PROBLEM » Reproduce each line of the material exactly, minus any picture.

SUPPLIED INFORMATION »
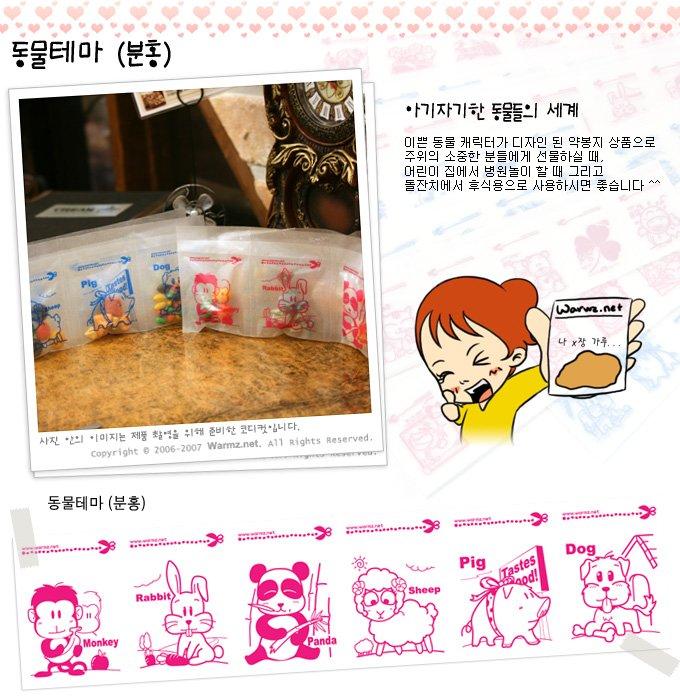 디자인약포지 동물(분홍) - 웜즈, 1,500원, 종이/페이퍼백, 일러스트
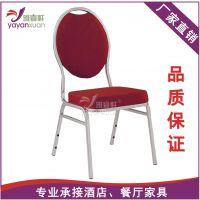 会议桌椅金属茶餐厅 婚庆椅子定制外贸 雅宴轩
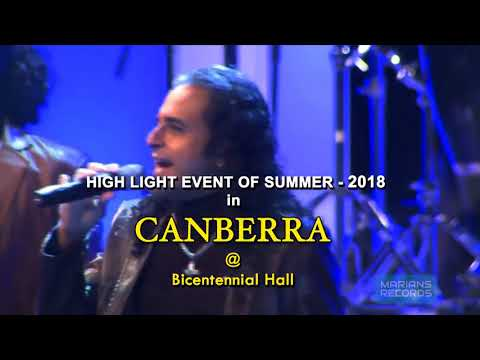 Dance the Night Away with MARIANS in Canberra , 2 March 2018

ANSWER AREA »
 디자인약포지 동물(분홍) - 웜즈, 1,500원, 종이/페이퍼백, 일러스트
 会议桌椅金属茶餐厅 婚庆椅子定制外贸 雅宴轩
 Dance the Night Away with MARIANS in Canberra , 2 March 2018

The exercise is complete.